Downvoting Reddit? Try upvoting something else.
On Thursday night, social news site Reddit devolved into chaos. When the word spread that well-respected Reddit administrator Victoria Taylor, who facilitated the site’s AMA interview series, was unexpectedly fired, the volunteer moderators running the AMA subreddit abruptly shuttered the community in protest. The moderators of other subreddits joined in protest and, by Friday morning, over 1,400 subreddits had come down in solidarity.
The protest may have been sparked by Taylor’s departure, but it was only the proverbial straw that broke the camel’s back. The core issue is a sense among many moderators, especially those running some of the site’s largest and most active communities, that Reddit’s admins haven’t been sufficiently responsive to their concerns about having the necessary tools to keep their forums healthy.
Boasting over 7,000 upvotes, one of the top posts on Reddit’s front page on Friday morning sent an ominous warning to management: heed our complaints or users will leave the site en masse, like what happened when a controversial redesign triggered a mass exodus from Digg to Reddit.
One subreddit that remained active throughout the protest was r/RedditAlternatives—a forum for people to discuss other sites for Reddit users unhappy with the current state of affairs to use in its stead. Reddit user u/SobeyHarker compiled a list of some of the most promising alternatives. Here are a few of them:
Voat is a fairly direct Reddit clone created by a pair University of Zurich students. Voat first attracted the attention of unhappy redditors earlier this year, when Reddit admins disbanded a handful of subreddits—most prominently r/FatPeopleHate—they felt were focal points for harassment of other users. Many redditors viewed the action as censorship, especially in light of users long being able to basically do whatever they wanted. Much of the conversation centered around advancing Voat as a more free speech-friendly alternative.
However, Voat soon learned that letting users do whatever they want had some downsides. The site’s servers were shut down by its hosting provider for containing right-wing hate speech and then PayPal froze the site’s account for accepting donations due to Voat violating the electronic payment processor prohibition on “sexually oriented materials or services or for items that could be considered obscene.”
Like Facebook before it, Campus Society is a content-sharing social network that started life as a space exclusively for college students. The site only went into a live beta test a few days before Reddit began imploding, so it’s still clearly in the early stages of development. Even so, the site’s management has quickly inserted itself into Reddit’s unfolding drama. Chief Marketing Officer Daniel Sobey-Harker was the Reddit user who initially posted the list of alternatives referenced above and even had the good manners not to list his own site first. In addition, Sobey-Harker publicly offered Taylor a job on Twitter.

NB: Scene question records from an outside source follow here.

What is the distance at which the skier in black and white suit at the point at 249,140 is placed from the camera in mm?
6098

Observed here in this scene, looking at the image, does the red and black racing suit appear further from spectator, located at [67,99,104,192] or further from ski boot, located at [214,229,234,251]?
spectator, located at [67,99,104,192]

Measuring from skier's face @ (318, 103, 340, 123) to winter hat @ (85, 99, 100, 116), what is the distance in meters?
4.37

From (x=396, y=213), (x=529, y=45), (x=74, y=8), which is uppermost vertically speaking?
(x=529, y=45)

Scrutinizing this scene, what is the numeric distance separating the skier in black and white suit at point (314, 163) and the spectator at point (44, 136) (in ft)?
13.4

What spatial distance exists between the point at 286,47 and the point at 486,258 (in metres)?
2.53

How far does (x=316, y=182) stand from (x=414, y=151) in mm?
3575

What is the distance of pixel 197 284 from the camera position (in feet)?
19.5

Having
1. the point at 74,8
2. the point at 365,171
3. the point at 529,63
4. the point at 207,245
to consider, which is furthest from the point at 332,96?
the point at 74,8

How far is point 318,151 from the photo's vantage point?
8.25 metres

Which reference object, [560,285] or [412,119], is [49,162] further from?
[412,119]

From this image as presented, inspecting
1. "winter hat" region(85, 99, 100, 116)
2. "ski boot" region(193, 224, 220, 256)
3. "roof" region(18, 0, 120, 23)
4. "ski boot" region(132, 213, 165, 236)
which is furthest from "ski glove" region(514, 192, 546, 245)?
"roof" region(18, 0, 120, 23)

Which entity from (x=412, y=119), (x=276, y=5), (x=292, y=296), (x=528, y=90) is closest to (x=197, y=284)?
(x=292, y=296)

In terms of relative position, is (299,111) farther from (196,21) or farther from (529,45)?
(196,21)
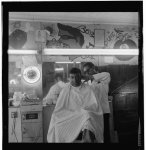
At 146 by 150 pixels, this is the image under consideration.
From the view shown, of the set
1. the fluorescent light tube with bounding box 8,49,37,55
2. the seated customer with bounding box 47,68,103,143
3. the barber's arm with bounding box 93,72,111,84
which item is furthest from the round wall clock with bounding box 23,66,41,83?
the barber's arm with bounding box 93,72,111,84

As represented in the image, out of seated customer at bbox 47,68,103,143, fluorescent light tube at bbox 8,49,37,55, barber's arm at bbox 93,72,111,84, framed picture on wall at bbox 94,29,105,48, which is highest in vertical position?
framed picture on wall at bbox 94,29,105,48

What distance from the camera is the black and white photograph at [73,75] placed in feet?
8.48

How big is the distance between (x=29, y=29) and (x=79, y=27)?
593 mm

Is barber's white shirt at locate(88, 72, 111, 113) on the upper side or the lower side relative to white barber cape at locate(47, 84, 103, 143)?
upper

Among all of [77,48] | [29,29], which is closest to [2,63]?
[29,29]

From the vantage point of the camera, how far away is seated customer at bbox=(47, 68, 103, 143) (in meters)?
2.55

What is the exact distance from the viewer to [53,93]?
103 inches

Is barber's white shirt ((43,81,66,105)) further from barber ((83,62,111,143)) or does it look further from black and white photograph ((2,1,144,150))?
barber ((83,62,111,143))

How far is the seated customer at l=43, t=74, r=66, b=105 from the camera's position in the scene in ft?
8.55

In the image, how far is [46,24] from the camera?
2652mm

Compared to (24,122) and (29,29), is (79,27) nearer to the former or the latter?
(29,29)

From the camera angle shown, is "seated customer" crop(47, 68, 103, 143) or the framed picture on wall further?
the framed picture on wall

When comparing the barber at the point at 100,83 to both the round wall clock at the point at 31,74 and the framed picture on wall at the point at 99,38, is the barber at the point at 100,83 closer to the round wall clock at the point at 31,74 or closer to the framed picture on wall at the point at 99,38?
the framed picture on wall at the point at 99,38

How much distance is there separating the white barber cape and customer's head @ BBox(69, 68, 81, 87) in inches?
2.0
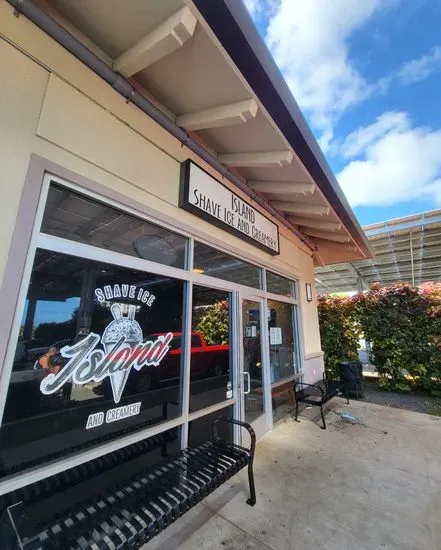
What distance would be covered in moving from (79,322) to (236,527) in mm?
2042

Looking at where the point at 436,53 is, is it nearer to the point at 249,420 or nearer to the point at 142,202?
the point at 142,202

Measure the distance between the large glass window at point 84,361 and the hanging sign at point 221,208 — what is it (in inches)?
40.9

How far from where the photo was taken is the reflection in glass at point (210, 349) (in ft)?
9.10

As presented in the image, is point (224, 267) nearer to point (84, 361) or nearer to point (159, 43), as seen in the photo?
point (84, 361)

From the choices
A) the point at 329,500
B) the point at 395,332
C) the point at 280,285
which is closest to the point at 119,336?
the point at 329,500

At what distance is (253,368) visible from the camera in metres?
3.81

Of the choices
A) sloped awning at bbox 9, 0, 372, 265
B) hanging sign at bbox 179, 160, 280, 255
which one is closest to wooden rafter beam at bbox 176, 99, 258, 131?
sloped awning at bbox 9, 0, 372, 265

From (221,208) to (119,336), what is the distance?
77.8 inches

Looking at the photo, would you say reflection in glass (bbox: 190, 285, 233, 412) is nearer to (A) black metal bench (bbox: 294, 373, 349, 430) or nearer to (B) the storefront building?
(B) the storefront building

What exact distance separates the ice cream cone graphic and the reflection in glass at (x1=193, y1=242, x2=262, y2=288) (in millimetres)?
974

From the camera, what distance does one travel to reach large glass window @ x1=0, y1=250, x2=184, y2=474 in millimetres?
1571

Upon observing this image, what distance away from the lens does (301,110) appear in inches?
105

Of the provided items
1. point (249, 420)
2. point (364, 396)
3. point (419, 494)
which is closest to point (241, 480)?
point (249, 420)

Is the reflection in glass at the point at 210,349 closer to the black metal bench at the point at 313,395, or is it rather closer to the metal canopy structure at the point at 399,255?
the black metal bench at the point at 313,395
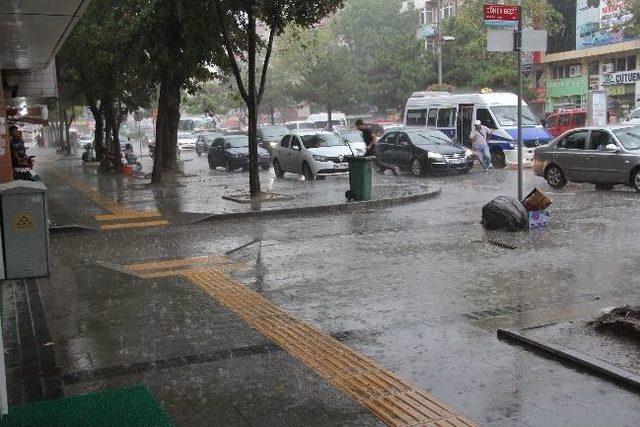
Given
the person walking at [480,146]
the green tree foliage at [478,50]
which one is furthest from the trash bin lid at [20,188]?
the green tree foliage at [478,50]

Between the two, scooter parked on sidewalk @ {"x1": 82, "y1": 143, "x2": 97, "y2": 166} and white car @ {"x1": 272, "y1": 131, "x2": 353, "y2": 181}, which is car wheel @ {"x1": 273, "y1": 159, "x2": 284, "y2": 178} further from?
scooter parked on sidewalk @ {"x1": 82, "y1": 143, "x2": 97, "y2": 166}

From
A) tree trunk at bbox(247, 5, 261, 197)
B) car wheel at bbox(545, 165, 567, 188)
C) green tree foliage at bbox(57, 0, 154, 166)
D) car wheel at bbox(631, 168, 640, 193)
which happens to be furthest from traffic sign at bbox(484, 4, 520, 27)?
green tree foliage at bbox(57, 0, 154, 166)

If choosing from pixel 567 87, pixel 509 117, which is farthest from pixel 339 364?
pixel 567 87

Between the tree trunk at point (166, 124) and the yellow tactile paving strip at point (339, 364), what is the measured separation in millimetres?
14254

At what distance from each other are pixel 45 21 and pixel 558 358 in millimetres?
8577

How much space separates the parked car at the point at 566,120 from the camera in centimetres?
3069

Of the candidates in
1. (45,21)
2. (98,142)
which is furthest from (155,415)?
(98,142)

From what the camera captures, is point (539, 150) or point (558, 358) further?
point (539, 150)

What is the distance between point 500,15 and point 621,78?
112 feet

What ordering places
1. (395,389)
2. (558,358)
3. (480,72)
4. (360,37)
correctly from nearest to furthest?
(395,389) → (558,358) → (480,72) → (360,37)

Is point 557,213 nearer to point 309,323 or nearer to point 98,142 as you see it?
point 309,323

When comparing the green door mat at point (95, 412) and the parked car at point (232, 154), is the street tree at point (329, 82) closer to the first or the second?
the parked car at point (232, 154)

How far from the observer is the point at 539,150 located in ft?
57.2

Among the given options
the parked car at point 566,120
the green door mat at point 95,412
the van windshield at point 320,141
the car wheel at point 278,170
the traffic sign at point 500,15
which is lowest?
the green door mat at point 95,412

For users familiar with Reddit, Snapzu’s interface should look familiar. Like Reddit, Snapzu is organized into communities moderated by user volunteers. While the terminology is a little different—”snaps” and “tribes” instead of “posts” and “subreddits”—the functionality is more or less the same. Unlike Reddit, which lets anyone immediately sign up for an account, Snapzu requires new users to request access to an account before they’re able to post any content. Due to an influx of redditors coming over to check out Snapzu, the site has experienced intermittent outages over the past 24 hours as its servers struggle to handle the load.
The most striking difference between Reddit and Stacksity is Stacksity’s comparative simplicity. Instead of a complex hive of interlocking, independently run communities, Stacksity appears to be more focused on giving its users a unified, cohesive experience. Posts are sorted through overall general topics like gaming or science, as opposed to the fiefdom of various subreddits. Instead of utilizing volunteers, all of the moderation on Stacksity is handled by employee administrators. “The philosophy behind this is that moderation simply depends on who gets to the Stack first, and they may drive the stack to their biases,” explain the site’s operators. “Instead admins will remove illegal content but ensure stacks are driven by user input and preference.”
The anonymity Reddit affords its users is baked into the site’s core values. However, Aether aims to take privacy to the next level. Aether is an anonymous, encrypted network that not only allows users to employ non-unique handles, but also functions peer-to-peer without a centralized server. There is no moderation of any kind other than users upvoting content they like and downvoting content they don’t. While Aehter is built with privacy protection in mind, a disclaimer on its website reads, “Do not trust the anonymity provided by Aether just yet. Thorough security audits are needed, and found holes fixed before it can be deemed safe.”
Remember Digg? Well, it’s still around and hoping to capitalize on the recent antipathy. In the early years of Web 2.0, Digg served a similar function to Reddit—a centralized hub for users to post and deliver value judgments on content from around the Internet. However, a series of ill-conceived redesigns led to the site’s army of loyal users fleeing in droves. The biggest beneficiary of the Digg exodus was Reddit. In late 2010-early 2011, Digg’s traffic cratered as Reddit’s skyrocketed. Digg never went away—Alexa still lists it as one of the top 1,000 most highly trafficked sites on the planet. A post from administrators on Friday indicates that Digg is planning on implementing a commenting feature as way to eat some of Reddit’s rapidly spoiling lunch.